Rona Jingga
Kau tahu, kebanyakan perempuan – terutama yang lumayan cantik – adalah makhluk yang penuntut dan tergantung. Mereka menggantungkan kebahagiaan mereka dari perhatian orang. Jika merasa kurang cukup diberi perhatian, mereka akan menjadi sedih dan sendu. Demikian, agar orang mengasihani mereka dan memberi mereka perhatian.

Aku bukannya benci perempuan. Tapi begitulah menurut pengamatanku. Dan, tahu kenapa biasanya lebih banyak yang cantik yang bersikap begitu? Sebab, yang jelek-jelek itu tahu sejak awal, bahwa meskipun mereka merajuk-rajuk, lelaki tak kan peduli pada mereka. Yang buruk rupa tak bisa memasang wajah sendu karena itu hanya menambah berat rupa buruk mereka. Itu hanya membuat mereka makin dijauhi.

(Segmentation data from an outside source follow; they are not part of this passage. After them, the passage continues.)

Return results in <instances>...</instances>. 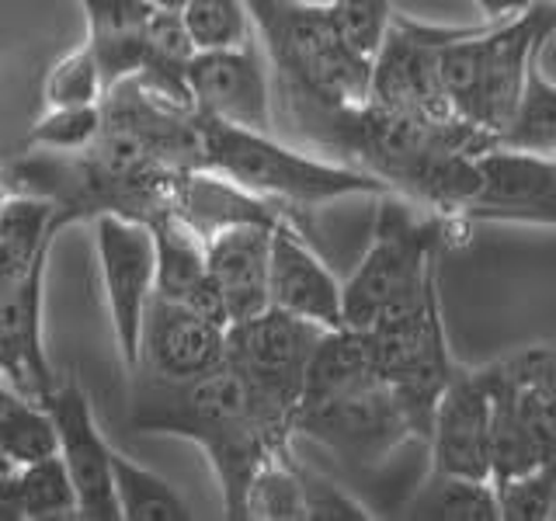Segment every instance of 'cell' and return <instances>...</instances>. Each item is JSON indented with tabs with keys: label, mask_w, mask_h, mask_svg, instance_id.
Wrapping results in <instances>:
<instances>
[{
	"label": "cell",
	"mask_w": 556,
	"mask_h": 521,
	"mask_svg": "<svg viewBox=\"0 0 556 521\" xmlns=\"http://www.w3.org/2000/svg\"><path fill=\"white\" fill-rule=\"evenodd\" d=\"M132 424L147 434H174L205 452L219 480L226 518H243V494L257 466L275 452H292L261 421L240 376L230 365H216L185 382L147 376L136 390Z\"/></svg>",
	"instance_id": "1"
},
{
	"label": "cell",
	"mask_w": 556,
	"mask_h": 521,
	"mask_svg": "<svg viewBox=\"0 0 556 521\" xmlns=\"http://www.w3.org/2000/svg\"><path fill=\"white\" fill-rule=\"evenodd\" d=\"M556 35V4L535 0L501 22L445 25L439 42V74L452 115L466 126L491 132L501 143L529 66L543 56Z\"/></svg>",
	"instance_id": "2"
},
{
	"label": "cell",
	"mask_w": 556,
	"mask_h": 521,
	"mask_svg": "<svg viewBox=\"0 0 556 521\" xmlns=\"http://www.w3.org/2000/svg\"><path fill=\"white\" fill-rule=\"evenodd\" d=\"M202 167L240 185L251 195L275 205L286 219L306 230L303 216L341 199L387 195V185L352 164L327 161L309 150L275 139L271 129H240L199 115Z\"/></svg>",
	"instance_id": "3"
},
{
	"label": "cell",
	"mask_w": 556,
	"mask_h": 521,
	"mask_svg": "<svg viewBox=\"0 0 556 521\" xmlns=\"http://www.w3.org/2000/svg\"><path fill=\"white\" fill-rule=\"evenodd\" d=\"M469 223L442 216L407 202L396 191L379 195L372 240L344 289V327L365 330L390 309L417 300L439 285V257L452 233H466Z\"/></svg>",
	"instance_id": "4"
},
{
	"label": "cell",
	"mask_w": 556,
	"mask_h": 521,
	"mask_svg": "<svg viewBox=\"0 0 556 521\" xmlns=\"http://www.w3.org/2000/svg\"><path fill=\"white\" fill-rule=\"evenodd\" d=\"M254 39L275 69L278 91L327 109H355L369 101L372 60L348 46L327 8L289 0H248Z\"/></svg>",
	"instance_id": "5"
},
{
	"label": "cell",
	"mask_w": 556,
	"mask_h": 521,
	"mask_svg": "<svg viewBox=\"0 0 556 521\" xmlns=\"http://www.w3.org/2000/svg\"><path fill=\"white\" fill-rule=\"evenodd\" d=\"M491 393V480L556 466V344L480 365Z\"/></svg>",
	"instance_id": "6"
},
{
	"label": "cell",
	"mask_w": 556,
	"mask_h": 521,
	"mask_svg": "<svg viewBox=\"0 0 556 521\" xmlns=\"http://www.w3.org/2000/svg\"><path fill=\"white\" fill-rule=\"evenodd\" d=\"M324 327L268 306L265 313L226 327V365L240 376L261 421L278 442L292 445L306 365Z\"/></svg>",
	"instance_id": "7"
},
{
	"label": "cell",
	"mask_w": 556,
	"mask_h": 521,
	"mask_svg": "<svg viewBox=\"0 0 556 521\" xmlns=\"http://www.w3.org/2000/svg\"><path fill=\"white\" fill-rule=\"evenodd\" d=\"M365 338H369L379 379L400 396V404L407 407L425 442L434 404H439L442 390L456 372V361H452L445 341L439 285H431L417 300L390 309L387 317L365 327Z\"/></svg>",
	"instance_id": "8"
},
{
	"label": "cell",
	"mask_w": 556,
	"mask_h": 521,
	"mask_svg": "<svg viewBox=\"0 0 556 521\" xmlns=\"http://www.w3.org/2000/svg\"><path fill=\"white\" fill-rule=\"evenodd\" d=\"M295 439H309L348 466H379L382 459L407 442H421L400 396L369 372L320 399H306L295 407Z\"/></svg>",
	"instance_id": "9"
},
{
	"label": "cell",
	"mask_w": 556,
	"mask_h": 521,
	"mask_svg": "<svg viewBox=\"0 0 556 521\" xmlns=\"http://www.w3.org/2000/svg\"><path fill=\"white\" fill-rule=\"evenodd\" d=\"M91 223H94L98 271L104 285V303H109L118 358L132 372L139 358V327H143V313L153 300V275H156L153 230L143 219H129L115 213H104Z\"/></svg>",
	"instance_id": "10"
},
{
	"label": "cell",
	"mask_w": 556,
	"mask_h": 521,
	"mask_svg": "<svg viewBox=\"0 0 556 521\" xmlns=\"http://www.w3.org/2000/svg\"><path fill=\"white\" fill-rule=\"evenodd\" d=\"M445 25H425L410 17H393V25L372 56L369 104L382 112L452 122V104L445 98L439 74V42ZM463 122V118H459Z\"/></svg>",
	"instance_id": "11"
},
{
	"label": "cell",
	"mask_w": 556,
	"mask_h": 521,
	"mask_svg": "<svg viewBox=\"0 0 556 521\" xmlns=\"http://www.w3.org/2000/svg\"><path fill=\"white\" fill-rule=\"evenodd\" d=\"M42 407L56 428V452L74 480L77 518L84 521H122L115 480H112V445L94 421L91 399L77 379H66L42 396Z\"/></svg>",
	"instance_id": "12"
},
{
	"label": "cell",
	"mask_w": 556,
	"mask_h": 521,
	"mask_svg": "<svg viewBox=\"0 0 556 521\" xmlns=\"http://www.w3.org/2000/svg\"><path fill=\"white\" fill-rule=\"evenodd\" d=\"M191 109L240 129H271V80L257 39L233 49H195L188 63Z\"/></svg>",
	"instance_id": "13"
},
{
	"label": "cell",
	"mask_w": 556,
	"mask_h": 521,
	"mask_svg": "<svg viewBox=\"0 0 556 521\" xmlns=\"http://www.w3.org/2000/svg\"><path fill=\"white\" fill-rule=\"evenodd\" d=\"M431 473L491 480V393L480 369L452 372L428 428Z\"/></svg>",
	"instance_id": "14"
},
{
	"label": "cell",
	"mask_w": 556,
	"mask_h": 521,
	"mask_svg": "<svg viewBox=\"0 0 556 521\" xmlns=\"http://www.w3.org/2000/svg\"><path fill=\"white\" fill-rule=\"evenodd\" d=\"M226 361V327L205 320L185 303L153 295L139 327V358L132 372L185 382Z\"/></svg>",
	"instance_id": "15"
},
{
	"label": "cell",
	"mask_w": 556,
	"mask_h": 521,
	"mask_svg": "<svg viewBox=\"0 0 556 521\" xmlns=\"http://www.w3.org/2000/svg\"><path fill=\"white\" fill-rule=\"evenodd\" d=\"M268 303L324 330L344 327V289L320 254L309 247L306 233L282 219L271 230Z\"/></svg>",
	"instance_id": "16"
},
{
	"label": "cell",
	"mask_w": 556,
	"mask_h": 521,
	"mask_svg": "<svg viewBox=\"0 0 556 521\" xmlns=\"http://www.w3.org/2000/svg\"><path fill=\"white\" fill-rule=\"evenodd\" d=\"M46 265H35L28 275L0 285V376L22 393L42 399L56 376L46 358Z\"/></svg>",
	"instance_id": "17"
},
{
	"label": "cell",
	"mask_w": 556,
	"mask_h": 521,
	"mask_svg": "<svg viewBox=\"0 0 556 521\" xmlns=\"http://www.w3.org/2000/svg\"><path fill=\"white\" fill-rule=\"evenodd\" d=\"M275 226L240 223L205 240V265L223 295L230 323L257 317V313H265L271 306L268 303V265H271Z\"/></svg>",
	"instance_id": "18"
},
{
	"label": "cell",
	"mask_w": 556,
	"mask_h": 521,
	"mask_svg": "<svg viewBox=\"0 0 556 521\" xmlns=\"http://www.w3.org/2000/svg\"><path fill=\"white\" fill-rule=\"evenodd\" d=\"M150 230H153V251H156L153 295L185 303L188 309L202 313L205 320L230 327L223 295L205 265V240L199 233H191L188 226L174 216L150 223Z\"/></svg>",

Baiklah, oke, jangan marah dulu kaum Hawa. Baiklah, aku ralat. Barangkali senjata sendu itu bukan pada dirinya feminin. Senjata menuntut perhatian adalah milik anak-anak. Senjata infantil. Datang dari masa bayi. Cuma, anak lelaki dan anak perempuan yang buruk rupa dengan segera tidak bisa lagi menggunakan senjata ini. Sejak dini anak laki-laki akan ditertawakan jika menangis. Sedang, sejak akil balig anak perempuan buruk rupa tahu bahwa senjata ini sudah tidak majal bagi mereka. Mungkin pada orangtua masing-masing saja senjata ini bisa digunakan. Jelas tidak dalam pergaulan. Mereka harus menemukan senjata lain untuk bertahan hidup. Sementara itu anak-anak yang cantik terus dimaklumi untuk memakai senjata sendu ini. Lama-lama ada yang masih terjebak dengan senjata infantile ini sampai mereka dewasa dan tua.  

Mereka inilah yang menjadi makhluk-makhluk negatif yang menggantungkan kebahagiaan mereka pada orang lain.

Marjaku tidak begitu. Tubuhnya kuda teji dan senyumnya matahari. Ia selalu bisa membuat dirinya asyik sendiri, dan keasyikannya itu memancarkan energi positif bagi sekitarnya. Belum pernah kutemukan perempuan yang bisa menghibur diri lebih daripada Marja.